Cuando hago problema porque nos falta un tenedor, ya han empezado a comer con las manos, todos, del mismo plato; cuando se nos ha acabado el agua y no podemos bañarnos, seguramente habrá mañana, y no se cae el mundo por no bañarse un día, a pesar del calor, del barro; cuando no he podido llegar a tiempo con el pan del desayuno y se junta con el arroz de la tarde, no deja de ser una oportunidad para mezclar lo que no suele hacerse o sencillamente para agradecer lo que normalmente no se tiene… De tantas maneras me lo hacen saber. La pobreza te libera de todo eso que de tan superfluo se ha vuelto falsamente importante. Unos años atrás me hubiese sentido con esa impotencia propia del puritanismo, lamentándome demasiado por la distancia que me separa de ella.

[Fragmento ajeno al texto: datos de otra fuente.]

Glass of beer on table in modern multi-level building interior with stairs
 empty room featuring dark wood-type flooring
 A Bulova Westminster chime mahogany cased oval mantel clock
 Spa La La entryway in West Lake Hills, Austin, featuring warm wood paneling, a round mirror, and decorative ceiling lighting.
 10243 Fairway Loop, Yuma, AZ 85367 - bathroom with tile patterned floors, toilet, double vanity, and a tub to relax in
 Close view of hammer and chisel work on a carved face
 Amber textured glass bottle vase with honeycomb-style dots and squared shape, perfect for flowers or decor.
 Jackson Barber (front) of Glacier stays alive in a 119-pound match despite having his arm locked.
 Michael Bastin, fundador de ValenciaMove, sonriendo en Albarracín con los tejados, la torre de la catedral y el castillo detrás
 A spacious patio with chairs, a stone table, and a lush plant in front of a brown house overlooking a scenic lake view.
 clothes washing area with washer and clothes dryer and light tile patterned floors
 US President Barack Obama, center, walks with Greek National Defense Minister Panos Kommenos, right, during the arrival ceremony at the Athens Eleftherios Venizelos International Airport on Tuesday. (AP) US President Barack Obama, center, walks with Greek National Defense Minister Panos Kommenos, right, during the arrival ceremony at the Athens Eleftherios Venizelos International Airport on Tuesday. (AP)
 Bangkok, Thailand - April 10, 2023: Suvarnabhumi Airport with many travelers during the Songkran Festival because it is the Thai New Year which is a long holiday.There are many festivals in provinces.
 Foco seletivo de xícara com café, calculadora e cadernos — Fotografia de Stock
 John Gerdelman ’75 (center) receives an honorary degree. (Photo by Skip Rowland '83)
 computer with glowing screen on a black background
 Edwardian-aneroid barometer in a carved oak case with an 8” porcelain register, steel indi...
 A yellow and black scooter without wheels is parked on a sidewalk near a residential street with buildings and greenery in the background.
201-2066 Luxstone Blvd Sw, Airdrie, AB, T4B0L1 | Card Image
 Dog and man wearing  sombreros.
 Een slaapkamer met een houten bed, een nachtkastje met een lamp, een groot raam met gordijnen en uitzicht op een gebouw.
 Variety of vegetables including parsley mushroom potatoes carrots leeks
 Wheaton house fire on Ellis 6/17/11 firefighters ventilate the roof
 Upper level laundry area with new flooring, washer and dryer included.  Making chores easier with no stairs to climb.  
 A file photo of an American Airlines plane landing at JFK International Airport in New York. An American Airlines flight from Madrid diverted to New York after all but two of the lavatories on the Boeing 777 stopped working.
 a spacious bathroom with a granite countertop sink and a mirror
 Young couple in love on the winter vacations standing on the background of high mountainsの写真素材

Hoy acepto el desafío del corazón, este impulso del alma que se deja liberar de las superficialidades y que va perdiendo el miedo a la libertad de la pobreza.

 

Pero vivir en África no es fácil, la enfermedad que constantemente amenaza, el hambre que sólo permite el presente, y ante la cual ninguna ley prescribe, marcan el día a día. Ha muerto el padre de Ussene, el que nos hace de guarda, su mujer lleva una semana sin poder levantarse de la estera, enferma de malaria, a uno de sus pequeños lo llevamos a las tiendas de aislamiento del hospital de campaña… cólera. Esta mañana me ha pedido un adelanto, una ayuda, cualquier cosa, para enterrar a su padre.

Ayer, ya tarde, Said llamó para que socorriese a Yamal, su sobrino. Fuimos al hospital, con sus padres, los dos sin saber una sola palabra en portugués. Yamal tendrá unos tres años, cianosis y anemia severa, malaria… ha escrito el médico después de idas y venidas conmigo al frente para que fuese atendido. Su madre, me daba los papeles rasgados y sucios de las vacunas y me miraba como si ese papel ajado la disculpase de todo, como si se preguntase ¿qué he hecho mal para que mi hijo se muera?...

En la sala de internamiento y en el primer cuarto, cuatro camas de colchón enlonado. En cada una, dos madres, dos niños, hombres de pié al lado, calor sofocante, el olor penetrante de las disenterías, el desecho sanitario en los cubos de basura, el yodo y las personas. A Yamal y a su madre les han cedido una esquina en una cama, pero él ya se había abandonado al sueño del dolor… Media hora más tarde ha llegado el enfermero, ha empezado el proceso del internamiento, sin mirar siquiera al pequeño. Esta noche, Yamal se había caído de la cama, una contusión en la cabeza porque quizás no tenía bastante…

 

Demasiado dolor, demasiada cuaresma. Quisiera soñar en el día de esta noche que ha de ser derrotada por la Luz inextinguible de la Vida, pero no puedo. Los lazos de todos los que caminan en estas tinieblas me atan a ellos y no quiero soltarme. Ya he vivido algunas pascuas en África y cada una ha sido siempre la misma experiencia: el preso que grita en medio de la noche, encadenado de pies y manos, desafiando a todos los carceleros del mundo, que Él ha resucitado y eso es lo único que importa.

 

Posos de café en Pemba 27, 13 de febrero de 2013.